Washington:
United States has recommended India to develop a comprehensive anti-trafficking law and increase prosecutions and convictions on all forms of trafficking, even as it noted that New Delhi is making significant efforts to comply with the minimum standards for its elimination.
For the second consecutive year, an official US report yesterday has placed India on Tier 2 list of countries, whose governments do not fully comply with the minimum standards of the Trafficking Victims Protection Act's (TVPA), but are making significant efforts to bring themselves into compliance with those standards.
The report was released by the Secretary of State, Hillary Clinton.
India, the report said, is a source, destination, and transit country for men, women, and children subjected to forced labour and sex trafficking. The forced labour of millions of its citizens constitutes India's largest trafficking problem.
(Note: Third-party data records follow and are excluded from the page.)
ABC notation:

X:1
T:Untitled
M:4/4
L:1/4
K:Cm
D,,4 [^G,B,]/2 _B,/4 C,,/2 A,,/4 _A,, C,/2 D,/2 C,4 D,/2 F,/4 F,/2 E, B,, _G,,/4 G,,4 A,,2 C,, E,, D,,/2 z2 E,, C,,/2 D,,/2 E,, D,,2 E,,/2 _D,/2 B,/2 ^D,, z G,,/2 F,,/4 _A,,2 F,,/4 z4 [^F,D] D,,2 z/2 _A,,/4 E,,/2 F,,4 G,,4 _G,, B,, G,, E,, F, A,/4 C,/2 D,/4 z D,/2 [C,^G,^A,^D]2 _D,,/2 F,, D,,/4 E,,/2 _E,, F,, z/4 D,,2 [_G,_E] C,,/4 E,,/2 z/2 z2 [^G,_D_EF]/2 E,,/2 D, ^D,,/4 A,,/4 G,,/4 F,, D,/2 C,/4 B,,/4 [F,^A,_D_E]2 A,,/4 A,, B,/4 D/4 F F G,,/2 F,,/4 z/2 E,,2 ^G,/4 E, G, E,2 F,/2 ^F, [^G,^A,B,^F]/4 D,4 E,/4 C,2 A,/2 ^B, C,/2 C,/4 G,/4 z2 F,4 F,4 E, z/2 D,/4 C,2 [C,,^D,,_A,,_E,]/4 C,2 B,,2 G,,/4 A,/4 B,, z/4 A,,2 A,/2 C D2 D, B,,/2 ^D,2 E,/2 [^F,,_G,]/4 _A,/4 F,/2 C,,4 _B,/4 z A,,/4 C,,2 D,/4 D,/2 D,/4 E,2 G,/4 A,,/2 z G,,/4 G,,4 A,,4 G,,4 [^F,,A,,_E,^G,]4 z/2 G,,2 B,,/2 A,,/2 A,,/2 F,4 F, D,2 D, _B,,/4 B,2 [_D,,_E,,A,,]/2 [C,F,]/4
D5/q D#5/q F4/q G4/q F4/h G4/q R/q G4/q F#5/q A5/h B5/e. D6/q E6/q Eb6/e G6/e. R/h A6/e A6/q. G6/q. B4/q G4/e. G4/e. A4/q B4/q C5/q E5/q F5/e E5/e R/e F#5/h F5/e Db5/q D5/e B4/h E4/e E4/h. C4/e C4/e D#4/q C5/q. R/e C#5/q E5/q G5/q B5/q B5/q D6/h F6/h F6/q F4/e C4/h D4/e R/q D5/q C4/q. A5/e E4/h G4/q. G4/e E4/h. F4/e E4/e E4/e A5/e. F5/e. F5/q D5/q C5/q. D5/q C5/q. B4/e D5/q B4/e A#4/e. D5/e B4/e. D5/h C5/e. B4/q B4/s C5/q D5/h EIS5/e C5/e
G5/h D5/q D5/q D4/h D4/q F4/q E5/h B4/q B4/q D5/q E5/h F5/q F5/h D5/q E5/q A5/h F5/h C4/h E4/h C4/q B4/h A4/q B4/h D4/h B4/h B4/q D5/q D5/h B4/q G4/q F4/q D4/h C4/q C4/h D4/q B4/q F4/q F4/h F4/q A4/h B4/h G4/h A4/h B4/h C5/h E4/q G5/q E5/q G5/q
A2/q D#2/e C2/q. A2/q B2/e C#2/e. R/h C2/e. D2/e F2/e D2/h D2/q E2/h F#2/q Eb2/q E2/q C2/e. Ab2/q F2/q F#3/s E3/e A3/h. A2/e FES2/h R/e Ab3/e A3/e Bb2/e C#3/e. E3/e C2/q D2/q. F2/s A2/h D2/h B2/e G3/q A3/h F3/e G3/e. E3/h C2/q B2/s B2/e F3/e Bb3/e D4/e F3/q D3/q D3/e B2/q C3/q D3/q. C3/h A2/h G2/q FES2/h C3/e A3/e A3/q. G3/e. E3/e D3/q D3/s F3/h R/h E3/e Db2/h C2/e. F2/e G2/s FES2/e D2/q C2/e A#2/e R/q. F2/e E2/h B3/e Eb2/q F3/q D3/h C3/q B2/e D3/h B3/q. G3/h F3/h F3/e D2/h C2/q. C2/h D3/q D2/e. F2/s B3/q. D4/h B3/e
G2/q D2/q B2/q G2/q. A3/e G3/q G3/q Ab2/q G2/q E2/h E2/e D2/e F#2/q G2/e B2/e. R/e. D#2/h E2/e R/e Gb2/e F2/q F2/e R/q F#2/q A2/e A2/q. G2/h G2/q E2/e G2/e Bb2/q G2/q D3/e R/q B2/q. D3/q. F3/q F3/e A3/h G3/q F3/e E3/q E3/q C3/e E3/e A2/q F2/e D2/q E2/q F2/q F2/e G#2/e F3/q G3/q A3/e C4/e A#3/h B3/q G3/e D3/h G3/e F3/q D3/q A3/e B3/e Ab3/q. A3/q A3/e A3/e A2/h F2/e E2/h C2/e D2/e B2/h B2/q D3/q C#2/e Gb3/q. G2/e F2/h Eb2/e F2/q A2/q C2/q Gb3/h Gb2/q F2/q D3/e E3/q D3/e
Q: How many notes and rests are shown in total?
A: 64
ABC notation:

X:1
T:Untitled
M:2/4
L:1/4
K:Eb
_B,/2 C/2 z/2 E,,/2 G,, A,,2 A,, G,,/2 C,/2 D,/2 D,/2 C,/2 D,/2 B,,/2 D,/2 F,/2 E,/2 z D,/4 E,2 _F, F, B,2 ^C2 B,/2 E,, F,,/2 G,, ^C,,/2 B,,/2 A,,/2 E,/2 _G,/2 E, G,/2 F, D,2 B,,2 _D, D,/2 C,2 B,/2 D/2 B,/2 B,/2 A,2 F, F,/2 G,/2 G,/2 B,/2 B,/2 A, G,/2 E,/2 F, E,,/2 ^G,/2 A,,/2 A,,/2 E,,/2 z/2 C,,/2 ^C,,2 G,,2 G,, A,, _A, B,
Men, women, and children in debt bondage are forced to work in industries such as brick kilns, rice mills, agriculture, and embroidery factories, the report said. A common characteristic of bonded labour is the use of physical and sexual violence as coercive tools. Ninety per cent of trafficking in India is internal, and those from India's most disadvantaged social strata, including the lowest castes, are most vulnerable, it said.
"There were new reports about the continued forced labour of children in hybrid cottonseed plots in Gujarat, and reports that forced labour may be present in the Sumangali scheme in Tamil Nadu, in which employers pay young women a lump sum to be used for a dowry at the end of a three-year term," the report said.
An increasing number of job placement agencies lure adults and children for forced labour or sex trafficking under false promises of employment. Indian boys from Bihar were increasingly subjected to forced labour in embroidery factories in Nepal, it added.
Noting that women and girls are trafficked within the country for the purposes of forced prostitution, the report says religious pilgrimage centres and cities popular for tourism continue to be vulnerable to child sex tourism.
The report also mentions a US court's default judgment of USD 1.5 million in favour of an Indian domestic worker who sued a former Indian consular officer who had employed her while assigned to duty in the United States; no appeal was filed.
"The domestic worker accused the Indian diplomat of forcing her to work without adequate compensation for three years and subjecting her to physical and mental abuse," it said.
The State Department recommended India to develop a comprehensive anti-trafficking law or amend anti-trafficking legislation to be in line with the 2000 UN TIP Protocol, with adequate penalties prescribed by the UN Transnational Organized Crime Convention; and increase prosecutions and convictions on all forms of trafficking, including bonded labour.